What were the biggest challenges that you faced in your training and in the events? How did you overcome them?
The biggest challenges you face in training for an Ironman event is managing training and physical fatigue. The sport is very demanding on your body and requires you to train 9 to 12 times a week, with an average of 16+ hours of training a week. To overcome this, it is important to listen to your body when it is telling you that it needs a break, which is challenging when you are competitive and just want to keep going. The biggest challenge that you face on race day is the mental one. You put your body through a lot and all triathletes speak of the “dark place” they all find at some point in the race, normally somewhere in the second half of the run. This is when your fatigue sets in and you start thinking of reasons to stop. To overcome this, it is important to stay focused on your goal and to take in the proper nutrition to assist your body’s recovery.
“I realized that I was hooked. Hooked to the feeling of improvement, hooked to the feeling of achievement, hooked to this general ‘fit feeling’ and so entered Ironman 70.3 Durban… In April, I ran my first ever sub 2-hour half marathon and all 3 of my disciplines had improved dramatically.”
If you had to give three pieces of advice to others regarding self-improvement, what would they be and why?

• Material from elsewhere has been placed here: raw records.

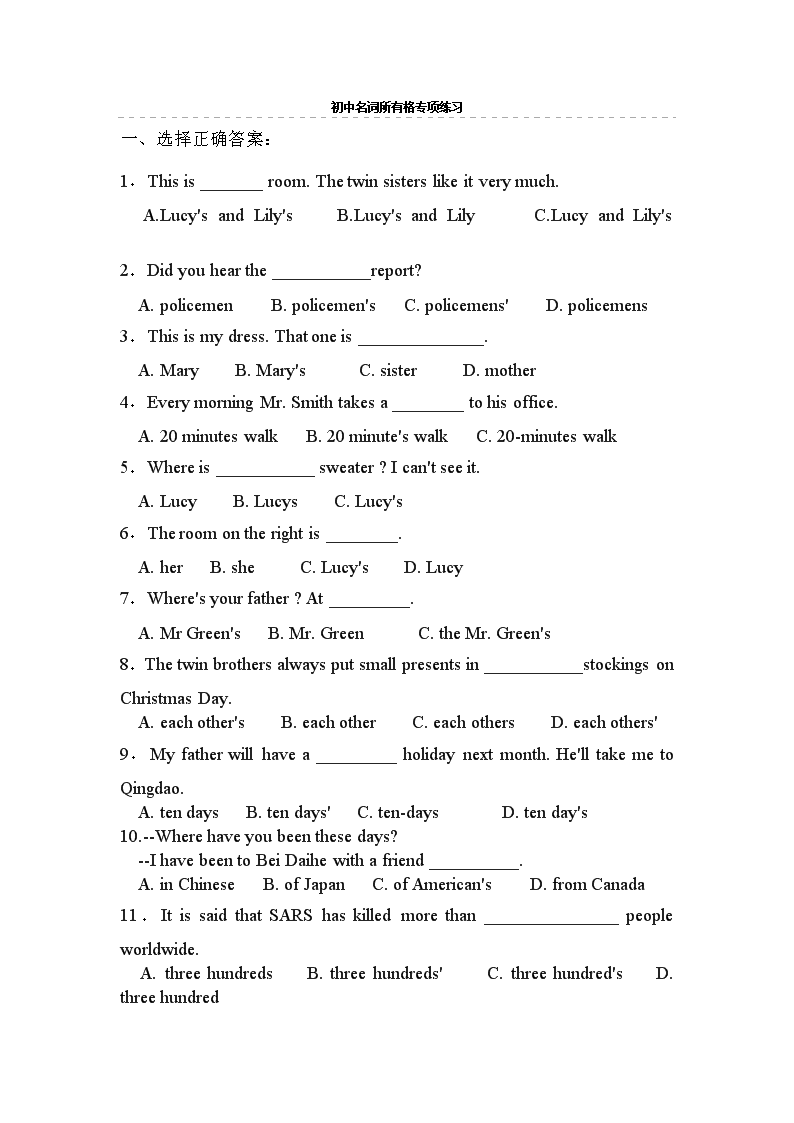 初中名词所有格专项练习

一、选择正确答案：

1．This is _______ room. The twin sisters like it very much.

A.Lucy's and Lily's　B.Lucy's and Lily　C.Lucy and Lily's

2．Did you hear the ___________report?

A. policemen　B. policemen's　C. policemens'　D. policemens

3．This is my dress. That one is ______________.

A. Mary　B. Mary's　C. sister　D. mother

4．Every morning Mr. Smith takes a ________ to his office.

A. 20 minutes walk　B. 20 minute's walk　C. 20-minutes walk

5．Where is ___________ sweater ? I can't see it.

A. Lucy　B. Lucys　C. Lucy's

6．The room on the right is ________.

A. her　B. she　C. Lucy's　D. Lucy

7．Where's your father ? At _________.

A. Mr Green's　B. Mr. Green　C. the Mr. Green's

8．The twin brothers always put small presents in ___________stockings on Christmas Day.

A. each other's　B. each other　C. each others　D. each others'

9．My father will have a _________ holiday next month. He'll take me to Qingdao.

A. ten days　B. ten days'　C. ten-days　D. ten day's

10.--Where have you been these days?

--I have been to Bei Daihe with a friend __________.

A. in Chinese　B. of Japan　C. of American's　D. from Canada

11．It is said that SARS has killed more than _______________ people worldwide.

A. three hundreds　B. three hundreds'　C. three hundred's　D. three hundred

- Set a goal – when starting, in my opinion, it is essential to have quantifiable measures to track your progress against. These goals allow you to have a clear vision of where you are going and what you need to still achieve.
- Make it social – join a group of like-minded people who have the same goals. This will help make the journey fun and you get to make new friends who will also help hold you accountable.
- Know that nothing is impossible – something I have learned through my journey is that no goal is impossible if you are willing to put in the effort to get there. Knowing that hard work pays off and that you can do it is important. Always remember to look back during your journey and recognise how far you have come.
“On 18 June 2017 in Durban, I smashed my overall goal with a 5:38 total race time…1.5 hours faster than East London in January. I often look back at where I have come from and am so incredibly proud of what I have achieved and am only hungry for more.”
How did your training and competing influence your role as a project manager?
The hard work, strong mind and determination you require when training and competing is also something that is of high value in the work place. Once achieved in my training I have found it easy to apply in equal measure to my work life, making me a stronger and driven project manager and giving me the confidence I require to lead the team I work with.